Understanding output of printf containing backslash (\012) - c

Can you please help me to understand the output of this simple code:
const char str[10] = "55\01234";
printf("%s", str);
The output is:
55
34

The character sequence \012 inside the string is interpreted as an octal escape sequence. The value 012 interpreted as octal is 10 in decimal, which is the line feed (\n) character on most terminals.
From the Wikipedia page:
An octal escape sequence consists of \ followed by one, two, or three octal digits. The octal escape sequence ends when it either contains three octal digits already, or the next character is not an octal digit.
Since your sequence contains three valid octal digits, that's how it's going to be parsed. It doesn't continue with the 3 from 34, since that would be a fourth digit and only three digits are supported.
So you could write your string as "55\n34", which is more clearly what you're seeing and which would be more portable since it's no longer hard-coding the newline but instead letting the compiler generate something suitable.

\012 is an escape sequence which represents octal code of symbol:
012 = 10 = 0xa = LINE FEED (in ASCII)
So your string looks like 55[LINE FEED]34.
LINE FEED character is interpreted as newline sequence on many platforms. That is why you see two strings on a terminal.

\012 is a new line escape sequence as others stated already.
(What might be, as chux absolute correct commented, different if ASCII isn't the used charset. But anyway it is in this notation an octal digit.)
this is meant by standard as it says for c99 in ISO/IEC 9899
for:
6.4.4.4 Character constants
[...]
3 The single-quote ', the double-quote ", the question-mark ?, the backslash \, and
arbitrary integer values are representable according to the following table of escape
sequences:
single quote' \'
double quote" \"
question mark? \?
backslash\ \
octal character \octal digits
hexadecimal character \x hexadecimal digits
And the range it gets bound to:
Constraints
9 The value of an octal or hexadecimal escape sequence shall be in the range of
representable values for the type unsigned char for an integer character constant, or
the unsigned type corresponding to wchar_t for a wide character constant.

Related

char array initialization with octal constant

I saw a comment that said initialization of a char array with "\001" would put a nul as the first character.

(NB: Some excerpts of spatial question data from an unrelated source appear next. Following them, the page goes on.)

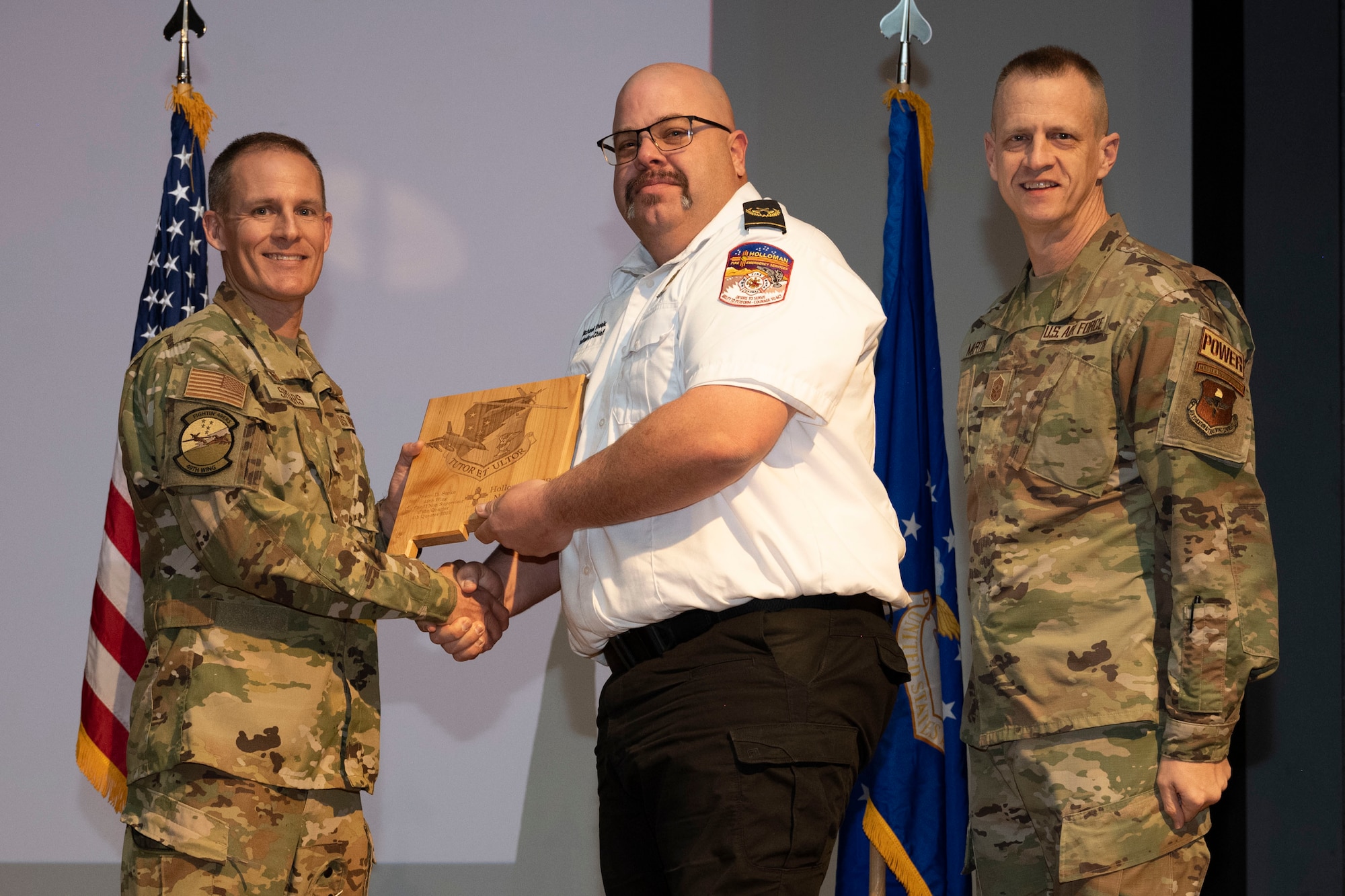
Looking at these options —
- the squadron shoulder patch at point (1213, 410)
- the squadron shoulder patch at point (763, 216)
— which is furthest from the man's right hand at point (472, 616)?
the squadron shoulder patch at point (1213, 410)

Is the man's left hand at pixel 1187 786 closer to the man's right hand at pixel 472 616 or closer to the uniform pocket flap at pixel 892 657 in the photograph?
the uniform pocket flap at pixel 892 657

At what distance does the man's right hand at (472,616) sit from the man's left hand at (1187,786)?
1457 millimetres

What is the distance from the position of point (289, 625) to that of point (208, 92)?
8.60 ft

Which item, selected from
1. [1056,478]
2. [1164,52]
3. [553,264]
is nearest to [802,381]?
[1056,478]

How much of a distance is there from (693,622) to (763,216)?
784mm

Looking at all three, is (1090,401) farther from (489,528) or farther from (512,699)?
(512,699)

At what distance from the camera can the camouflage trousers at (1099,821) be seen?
2072 mm

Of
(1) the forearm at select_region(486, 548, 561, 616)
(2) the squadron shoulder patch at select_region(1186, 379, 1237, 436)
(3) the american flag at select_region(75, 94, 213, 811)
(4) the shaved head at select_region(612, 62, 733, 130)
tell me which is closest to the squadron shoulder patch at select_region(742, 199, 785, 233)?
(4) the shaved head at select_region(612, 62, 733, 130)

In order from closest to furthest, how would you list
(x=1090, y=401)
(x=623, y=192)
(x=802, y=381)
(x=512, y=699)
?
(x=802, y=381) → (x=1090, y=401) → (x=623, y=192) → (x=512, y=699)

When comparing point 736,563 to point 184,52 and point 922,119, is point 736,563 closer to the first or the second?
point 922,119

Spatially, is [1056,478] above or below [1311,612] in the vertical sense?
above

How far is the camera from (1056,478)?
225 centimetres

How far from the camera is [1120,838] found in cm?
207

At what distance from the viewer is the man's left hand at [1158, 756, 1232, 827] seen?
2.02 meters
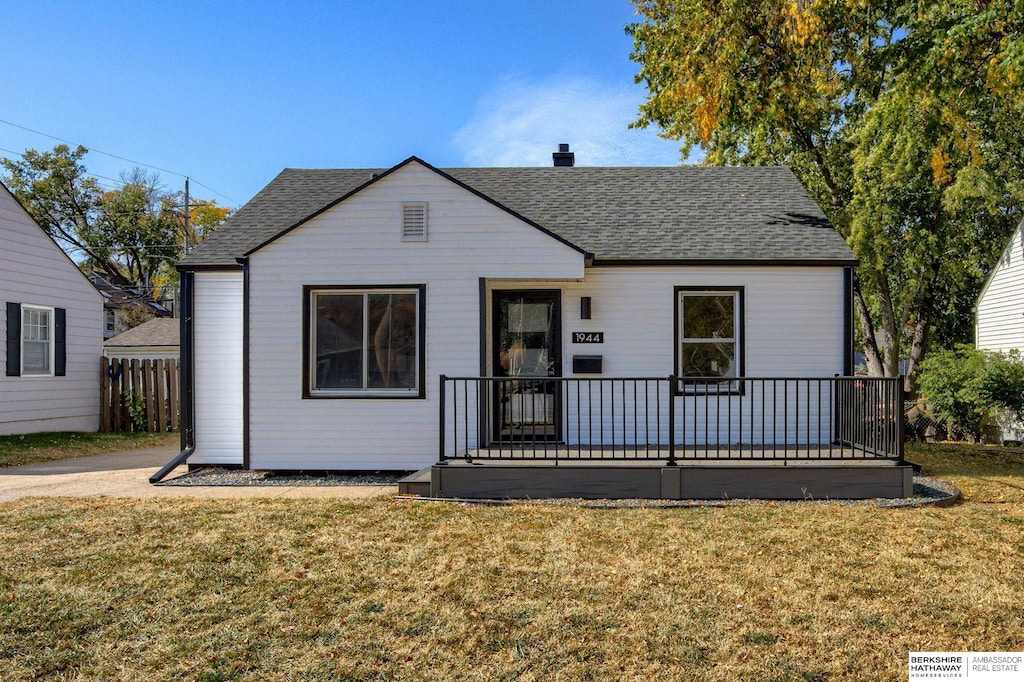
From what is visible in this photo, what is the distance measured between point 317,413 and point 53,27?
13.6 meters

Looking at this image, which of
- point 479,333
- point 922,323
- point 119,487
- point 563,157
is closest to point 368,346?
point 479,333

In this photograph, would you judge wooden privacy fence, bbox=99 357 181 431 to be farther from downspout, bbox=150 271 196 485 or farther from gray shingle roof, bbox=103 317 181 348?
downspout, bbox=150 271 196 485

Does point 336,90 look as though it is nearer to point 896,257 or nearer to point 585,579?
point 585,579

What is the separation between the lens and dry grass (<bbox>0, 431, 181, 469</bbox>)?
11.0 meters

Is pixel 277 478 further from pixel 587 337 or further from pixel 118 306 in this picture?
pixel 118 306

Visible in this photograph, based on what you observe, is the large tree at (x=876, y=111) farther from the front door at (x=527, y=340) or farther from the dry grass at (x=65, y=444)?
the dry grass at (x=65, y=444)

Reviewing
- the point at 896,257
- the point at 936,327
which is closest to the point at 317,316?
the point at 896,257

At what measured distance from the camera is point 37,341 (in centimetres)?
1395

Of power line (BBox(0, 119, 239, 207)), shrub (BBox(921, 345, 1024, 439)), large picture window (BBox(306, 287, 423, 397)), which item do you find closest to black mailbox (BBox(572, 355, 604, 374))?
large picture window (BBox(306, 287, 423, 397))

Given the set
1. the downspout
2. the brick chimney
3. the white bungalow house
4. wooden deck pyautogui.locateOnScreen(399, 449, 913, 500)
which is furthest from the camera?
the brick chimney

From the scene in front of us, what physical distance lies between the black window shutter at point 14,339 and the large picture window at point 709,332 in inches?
511

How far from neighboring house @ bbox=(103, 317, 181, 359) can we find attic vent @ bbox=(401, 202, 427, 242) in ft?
38.7

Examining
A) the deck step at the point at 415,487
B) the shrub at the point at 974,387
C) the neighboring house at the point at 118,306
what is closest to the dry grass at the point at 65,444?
the deck step at the point at 415,487

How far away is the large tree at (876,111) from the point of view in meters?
10.4
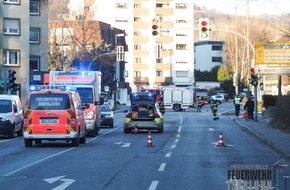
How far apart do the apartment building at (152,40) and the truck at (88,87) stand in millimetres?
86974

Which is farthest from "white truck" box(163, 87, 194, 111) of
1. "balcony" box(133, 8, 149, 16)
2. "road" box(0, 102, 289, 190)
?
"road" box(0, 102, 289, 190)

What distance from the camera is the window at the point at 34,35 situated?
234ft

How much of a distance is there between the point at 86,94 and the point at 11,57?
34256 mm

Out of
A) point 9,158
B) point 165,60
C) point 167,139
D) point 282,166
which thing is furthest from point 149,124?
point 165,60

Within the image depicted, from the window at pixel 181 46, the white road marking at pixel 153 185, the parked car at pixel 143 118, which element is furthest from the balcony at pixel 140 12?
the white road marking at pixel 153 185

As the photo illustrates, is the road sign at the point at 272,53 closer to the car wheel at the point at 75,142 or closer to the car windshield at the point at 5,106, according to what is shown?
the car windshield at the point at 5,106

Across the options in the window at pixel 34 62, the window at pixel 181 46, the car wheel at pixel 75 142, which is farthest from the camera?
the window at pixel 181 46

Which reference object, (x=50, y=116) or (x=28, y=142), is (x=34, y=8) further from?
(x=50, y=116)

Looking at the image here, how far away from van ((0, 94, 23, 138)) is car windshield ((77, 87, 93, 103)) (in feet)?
10.6

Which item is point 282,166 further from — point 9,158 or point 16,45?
point 16,45

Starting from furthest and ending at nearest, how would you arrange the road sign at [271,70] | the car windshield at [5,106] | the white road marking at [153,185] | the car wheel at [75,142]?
1. the road sign at [271,70]
2. the car windshield at [5,106]
3. the car wheel at [75,142]
4. the white road marking at [153,185]

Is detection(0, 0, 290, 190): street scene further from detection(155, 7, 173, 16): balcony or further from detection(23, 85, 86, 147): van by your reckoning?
detection(155, 7, 173, 16): balcony

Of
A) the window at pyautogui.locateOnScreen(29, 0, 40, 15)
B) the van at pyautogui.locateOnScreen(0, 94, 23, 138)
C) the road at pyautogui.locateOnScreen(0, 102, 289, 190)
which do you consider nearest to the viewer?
the road at pyautogui.locateOnScreen(0, 102, 289, 190)

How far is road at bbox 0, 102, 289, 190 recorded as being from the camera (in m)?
15.7
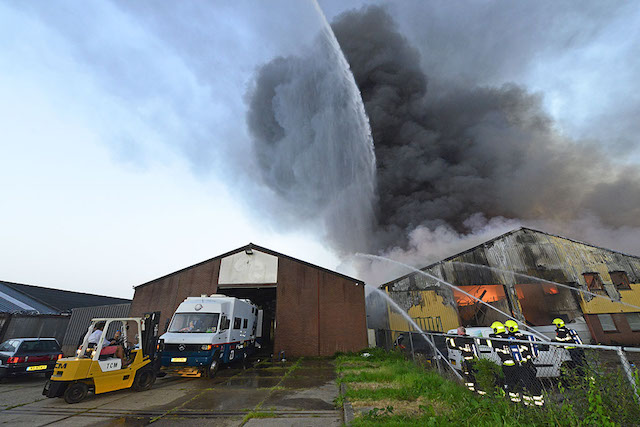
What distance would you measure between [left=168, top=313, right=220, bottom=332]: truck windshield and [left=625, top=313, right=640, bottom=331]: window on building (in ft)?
86.0

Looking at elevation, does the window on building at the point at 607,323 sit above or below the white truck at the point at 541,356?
above

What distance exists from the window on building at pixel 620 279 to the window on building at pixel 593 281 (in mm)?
879

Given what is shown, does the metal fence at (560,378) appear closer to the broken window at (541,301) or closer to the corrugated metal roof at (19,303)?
the broken window at (541,301)

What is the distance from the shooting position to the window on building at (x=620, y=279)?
1845 centimetres

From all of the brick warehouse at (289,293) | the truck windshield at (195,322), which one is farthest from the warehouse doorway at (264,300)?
the truck windshield at (195,322)

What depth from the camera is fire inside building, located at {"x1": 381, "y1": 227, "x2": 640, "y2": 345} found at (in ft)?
59.7

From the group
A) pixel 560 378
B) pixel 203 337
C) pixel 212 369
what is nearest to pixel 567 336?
pixel 560 378

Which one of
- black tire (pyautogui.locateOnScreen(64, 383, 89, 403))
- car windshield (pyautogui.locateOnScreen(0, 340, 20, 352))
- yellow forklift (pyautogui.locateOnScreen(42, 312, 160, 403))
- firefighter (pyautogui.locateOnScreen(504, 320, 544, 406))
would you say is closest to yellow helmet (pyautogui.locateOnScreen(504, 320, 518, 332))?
firefighter (pyautogui.locateOnScreen(504, 320, 544, 406))

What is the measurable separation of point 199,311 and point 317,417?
7.54 meters

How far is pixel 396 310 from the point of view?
19.5 meters

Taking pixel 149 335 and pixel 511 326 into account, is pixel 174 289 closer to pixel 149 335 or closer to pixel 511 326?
pixel 149 335

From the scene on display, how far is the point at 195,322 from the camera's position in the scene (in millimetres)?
11023

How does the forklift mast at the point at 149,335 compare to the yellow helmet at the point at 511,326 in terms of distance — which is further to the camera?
the forklift mast at the point at 149,335

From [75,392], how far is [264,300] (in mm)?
17841
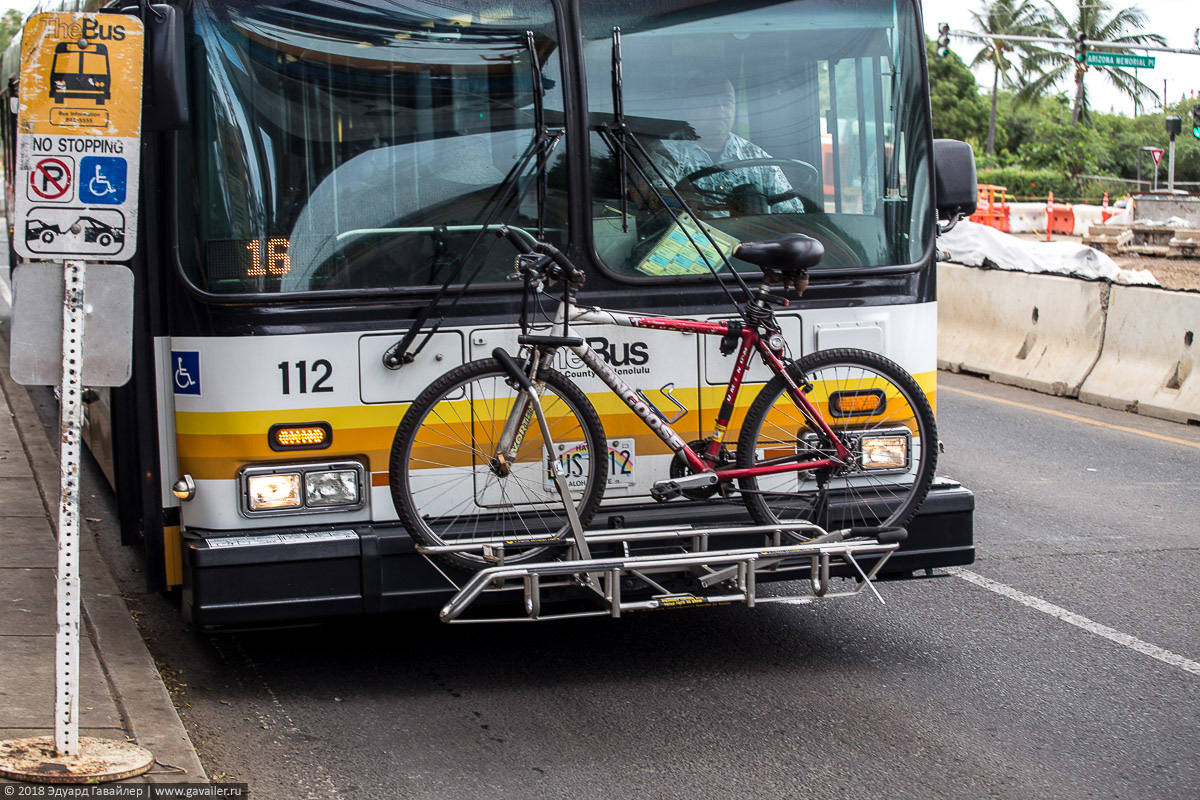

I have seen where \0 does set a nul.
The unedited comment:
char input[SIZE] = ""; is sufficient initialization. while ( '\001' == input[0]) doesn't do what you think it is doing if you have initialized input[SIZE] = "\001"; (which creates an empty-string with the nul-character as the 1st character.)
This program
#include <stdio.h>
#define SIZE 8
int main ( void) {
char input[SIZE] = "\001";
if ( '\001' == input[0]) {//also tried 1 == input[0]
printf ( "octal 1\n\n");
}
else {
printf ( "empty string\n");
}
return 0;
}
running on Linux, compiled with gcc, outputs:
octal 1
so the first character is 1 rather than '\0'.
Is this the standard behavior or just something with Linux and gcc? Why does it not set a nul?
Is this the standard behavior or just something with Linux and gcc? Why does it not set a nul?
The behavior of the code you present is as required by the standard. In both string literals and integer character constants, octal escapes may contain one, two, or three digits, and the C standard specifies that
Each octal [...] escape sequence is the longest sequence of
characters that can constitute the escape sequence.
(C2011, 6.4.4.4/7)
In this context it is additionally relevant that \0 is an octal escape sequence, not a special, independent code for the null character. The wider context of the above quotation will make that clear.
In the string literal "\001", the backslash is followed by three octal digits, and an octal escape can have three digits, therefore the escape sequence consists of the backslash and all three digits. The first character of the resulting string is the one with integer value 1.
If for some reason you wanted a string literal consisting of a null character followed by the decimal digits 0 and 1, then you could either express the null with a full three-digit escape,
"\00001"
or split it up like so:
"\0" "01"
C will join adjacent string literals to produce the wanted result.
I saw a comment that said initialization of a char array with "\001" would put a nul as the first character.
That comment was in error.
From 6.4.4.1 Integer constants, paragraph 3, emphasis mine:
An octal constant consists of the prefix 0 optionally followed by a sequence of the digits 0 through 7 only.
But what we are looking at here is not an integer constant at all. What we have here is, actually, an octal escape sequence. And that is defined as follows (in 6.4.4.4 Character constants):
octal-escape-sequence:
\ octal-digit
\ octal-digit octal-digit
\ octal-digit octal-digit octal-digit
The definition -- both for integer constants as well as character constants -- is "greedy", as elaborated by paragraph 7:
Each octal or hexadecimal escape sequence is the longest sequence of characters that can constitute the escape sequence.
That means, if the first octal digit is followed by something that could be an octal digit, that next character is considered an octal digit belonging to that constant (to a maximum of three in the case of character constants -- not so for integer constants!).
Hence, your "\001" is, indeed, a character with the value 1.
Note that, while octal character constants run up to three characters maximum (making such a constant quite safe to use if padded with leading zeroes as necessary to get a length of three digits), hexadecimal character constants run as long as there are hexadecimal digits (potentially overflowing the char type they are meant to initialize).
See http://c0x.coding-guidelines.com/6.4.4.4.html
Octal sequence is defined as:
octal-escape-sequence:
\ octal-digit
\ octal-digit octal-digit
\ octal-digit octal-digit octal-digit
and item 873:
The octal digits that follow the backslash in an octal escape sequence
are taken to be part of the construction of a single character for an
integer character constant or of a single wide character for a wide
character constant.
also item 877:
Each octal or hexadecimal escape sequence is the longest sequence of
characters that can constitute the escape sequence.
Therefore the behaviour is correct. "\001" should not have null byte at position 0.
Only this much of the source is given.